Implications des scénarios d’inflation
La publication de mars se rapproche surtout du scénario « modéré », qui prévoit une inflation ne dépassant que légèrement 3% au deuxième trimestre. Sur cette base, l’article estime que plusieurs hausses de taux de la BCE sont moins probables. Il indique que l’inflation sous-jacente pourrait remonter plus tard dans l’année en raison d’effets retardés (c’est-à-dire des hausses de coûts qui se répercutent avec délai) liés à l’énergie et aux engrais, même si les hostilités s’arrêtent sous deux mois et que le prix du pétrole baisse.

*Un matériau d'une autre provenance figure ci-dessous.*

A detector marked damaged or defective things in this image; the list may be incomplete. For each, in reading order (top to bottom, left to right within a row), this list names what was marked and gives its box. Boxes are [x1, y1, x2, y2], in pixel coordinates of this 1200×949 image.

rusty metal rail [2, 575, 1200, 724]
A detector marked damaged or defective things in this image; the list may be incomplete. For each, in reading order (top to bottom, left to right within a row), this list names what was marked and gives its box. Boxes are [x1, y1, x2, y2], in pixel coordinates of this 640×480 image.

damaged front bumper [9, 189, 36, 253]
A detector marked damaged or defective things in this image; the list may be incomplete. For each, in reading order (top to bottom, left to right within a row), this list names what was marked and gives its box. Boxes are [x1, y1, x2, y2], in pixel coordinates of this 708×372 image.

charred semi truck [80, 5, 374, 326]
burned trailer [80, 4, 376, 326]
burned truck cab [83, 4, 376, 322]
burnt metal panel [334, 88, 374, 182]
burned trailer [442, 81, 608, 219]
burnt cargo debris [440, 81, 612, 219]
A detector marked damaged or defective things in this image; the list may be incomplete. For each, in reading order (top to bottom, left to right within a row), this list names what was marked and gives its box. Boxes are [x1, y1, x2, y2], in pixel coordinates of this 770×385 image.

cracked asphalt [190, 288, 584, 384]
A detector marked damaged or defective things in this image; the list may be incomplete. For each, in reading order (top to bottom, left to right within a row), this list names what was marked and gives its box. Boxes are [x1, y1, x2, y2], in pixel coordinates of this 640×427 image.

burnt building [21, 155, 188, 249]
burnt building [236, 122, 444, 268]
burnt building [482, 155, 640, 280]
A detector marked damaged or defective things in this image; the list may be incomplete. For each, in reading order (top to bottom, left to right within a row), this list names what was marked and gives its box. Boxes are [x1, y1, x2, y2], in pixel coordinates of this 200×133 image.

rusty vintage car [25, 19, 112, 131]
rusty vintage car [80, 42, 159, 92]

L’article ajoute que l’impact pourrait se voir d’ici le quatrième trimestre au plus tard, ce qui compenserait en partie le ralentissement de la progression des coûts salariaux (le rythme de hausse des salaires, une source importante d’inflation domestique). L’article s’attend à ce que la BCE relève ses taux directeurs (les taux de référence qui guident les conditions de crédit) une fois en avril ou qu’elle signale une hausse en juin. Il rappelle que les données d’inflation d’avril seront publiées le 30 avril, jour de la prochaine réunion du Conseil des gouverneurs de la BCE. L’inflation de mars met en évidence une séparation nette à surveiller. L’inflation totale (le chiffre « global ») en zone euro atteint 2,5%, presque au même niveau que 2,4% en mars 2024, mais cette fois la hausse vient uniquement d’un choc énergétique (une hausse soudaine des coûts d’approvisionnement liée à un événement géopolitique). Le point clé est que l’inflation sous-jacente, hors énergie et alimentation, a reculé à 2,3%, ce qui suggère que la hausse des prix n’est pas encore généralisée à l’ensemble de l’économie.Mise en place de stratégie avant la BCE
Cette situation crée un décalage entre les anticipations de marché et ce que la banque centrale pourrait faire. Les marchés intègrent plus de 60 points de base (un point de base = 0,01 point de pourcentage) de hausses de taux de la BCE d’ici la fin du troisième trimestre, en anticipant une réaction forte au chiffre global. Mais avec une inflation sous-jacente en baisse, la BCE a davantage de raisons de suivre son scénario le plus modéré, ce qui renverrait au plus à une seule hausse supplémentaire dans les prochains mois. Les intervenants peuvent envisager des positions en vue d’une BCE moins restrictive que ce que le marché suggère. Cela peut passer par des swaps de taux d’intérêt (contrats où l’on échange un taux variable contre un taux fixe) consistant à recevoir le taux variable et payer le taux fixe, en pariant sur des taux courts (taux à court terme) plus bas que ce qu’anticipent les prix de marché. Des stratégies sur options (droits d’achat ou de vente à un prix fixé à l’avance) visant à profiter d’un plafond sur les hausses de taux, comme l’achat de calls (options d’achat) sur futures Euro-Bund (contrats à terme sur obligations d’État allemandes, utilisés comme référence de taux), peuvent aussi convenir. Le cycle de hausses rapides de 2022-2023 explique sans doute le biais actuel du marché vers une BCE « faucon » (une banque centrale prête à monter les taux). Mais à l’époque, l’inflation était généralisée, alors qu’aujourd’hui la pression vient surtout d’un choc externe d’offre (un problème d’approvisionnement venu de l’extérieur). Cette différence plaide pour une BCE prudente, afin d’éviter un durcissement trop fort des conditions financières (crédit plus cher, financement plus difficile) qui pèserait sur l’économie. La période clé se situe dans les semaines précédant la réunion du 30 avril. La volatilité implicite (volatilité attendue par le marché, intégrée dans le prix des options) devrait rester élevée en raison des incertitudes géopolitiques, ce qui renchérit les options. À surveiller: les prix de l’énergie et toute prise de parole de responsables de la BCE suggérant qu’elle pourrait « regarder au-delà » de ce pic d’inflation lié à l’énergie (c’est-à-dire ne pas réagir trop fortement à un choc jugé temporaire).